Wandering Ways

By Holly Lisle

I’m almost done with the first draft of The Ruby Key. Due to the fact that I left out a lot of important and exciting things in the middle portion of the story (because I write very, very tight in first draft and almost always have to expand in revision) I’m going to end up wrapping the first draft at around 55K, and then going back and adding in. The story might go a bit longer than that, but my editor, Lisa, assured me that organic writing and running long was okay with her, so long as I didn’t go over 100K. Since I’m pretty sure I can do what I need in 65K, I think I’m good to go on this one.

But that’s not all I’ve been doing. C—The Secret Project is
back in my life. I cannot leave it alone, which tells me that I shouldn’t try. I’ll give you the first two paragraphs; maybe those will tell you why this story is still eating at me after years of playing with it. (Maybe not. If not, then I concede the possibility of insane obsession. Otherwise, I’m holding out for sane obsession.)

Down the red clay road, dirt bone-dry and hard beneath her feet, with dust kicking up behind the heels of her cowboy boots, Kay strode with purpose. Blood on her palms, tears on her face. In her pocket, two wedding rings, a silver pin, an old harmonica. In her right hand, a shovel.

She’d left her purse in the car she’d abandoned a mile back. All her ID was in it: credit cards, driver’s license, birth certificate, a load of things she was leaving behind. This was the last shot, last time, last gasp, last hope. And how much hope was it really, hoping to be reborn but being ready to die, too, if that was the way things went?

I’m slowly putting together the paperback workbook version of Worldbuilding 2: Culture Clinic.

And I’m outlining WB3: Build-A-World Clinic.

Add in homeschooling the kidlet, and I’ve been a shadow of my former self online. But beneath the silence, a lot is going on.

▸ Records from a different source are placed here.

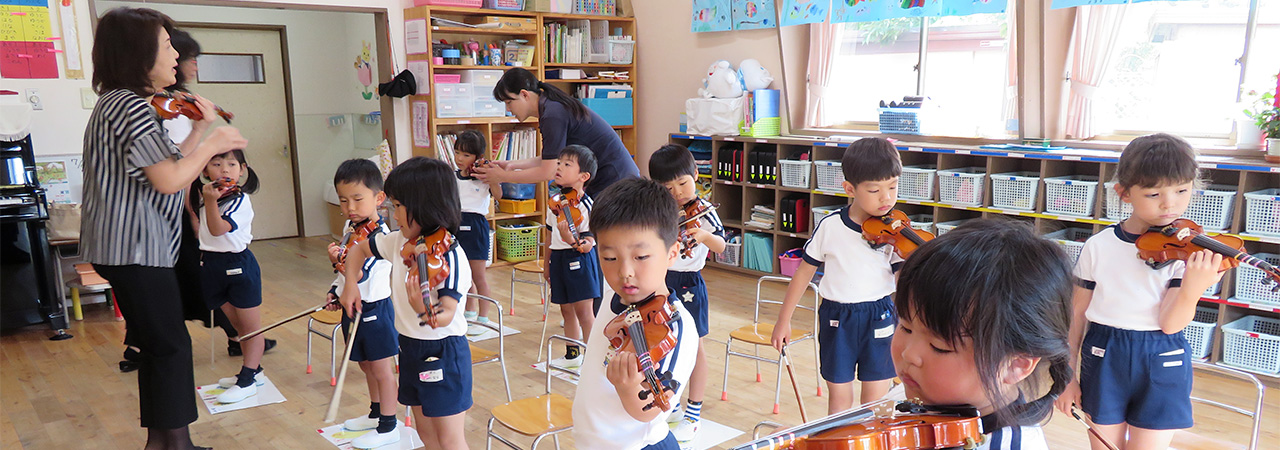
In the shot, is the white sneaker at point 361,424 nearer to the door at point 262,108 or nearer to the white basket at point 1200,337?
the white basket at point 1200,337

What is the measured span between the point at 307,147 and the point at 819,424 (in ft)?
23.0

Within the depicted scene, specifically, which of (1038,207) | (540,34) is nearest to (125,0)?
(540,34)

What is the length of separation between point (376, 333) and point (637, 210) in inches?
57.9

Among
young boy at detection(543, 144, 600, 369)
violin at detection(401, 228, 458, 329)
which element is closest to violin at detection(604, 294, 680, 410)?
violin at detection(401, 228, 458, 329)

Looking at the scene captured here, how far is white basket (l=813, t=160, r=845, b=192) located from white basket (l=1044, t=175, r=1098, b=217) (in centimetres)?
119

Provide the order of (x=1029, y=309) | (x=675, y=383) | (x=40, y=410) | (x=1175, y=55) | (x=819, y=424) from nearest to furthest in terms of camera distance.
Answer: (x=1029, y=309) → (x=819, y=424) → (x=675, y=383) → (x=40, y=410) → (x=1175, y=55)

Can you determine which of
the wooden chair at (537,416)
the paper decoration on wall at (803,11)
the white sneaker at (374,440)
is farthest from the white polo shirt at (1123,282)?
the paper decoration on wall at (803,11)

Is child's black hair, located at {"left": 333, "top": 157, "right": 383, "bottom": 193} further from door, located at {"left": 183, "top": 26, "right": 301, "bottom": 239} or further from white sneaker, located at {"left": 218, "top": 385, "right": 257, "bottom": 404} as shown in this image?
door, located at {"left": 183, "top": 26, "right": 301, "bottom": 239}

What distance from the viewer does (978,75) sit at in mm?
4742

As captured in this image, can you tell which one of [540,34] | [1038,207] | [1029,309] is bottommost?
[1038,207]

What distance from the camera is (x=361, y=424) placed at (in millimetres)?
2988

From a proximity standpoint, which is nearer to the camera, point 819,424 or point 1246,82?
point 819,424

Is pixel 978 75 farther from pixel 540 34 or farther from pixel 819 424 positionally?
pixel 819 424

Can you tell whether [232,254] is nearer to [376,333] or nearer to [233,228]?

Oh. And the business-related stress that had be tied up in knots for a couple of weeks? Resolved, all good, and there is a reason you want the very best agent you can get—and a reason I am grateful every day to have the best agent there is: You the writer are one lone, insignificant flyspeck in the universe of megacorp publishing—the industry that eats its young—and when you’re making deals with the giants, you want a master duellist negotiating for you.

ADDED LATER: Forgot the Sympathy for the Devil screenplay. Doing that for the film school kid, who’s finished film school, is casting for her second short, and to whom I promised a screenplay. I figure one from one of her favorites of my books would be good. At the moment, I’m notecarding that, which means lots of words but no visible progress.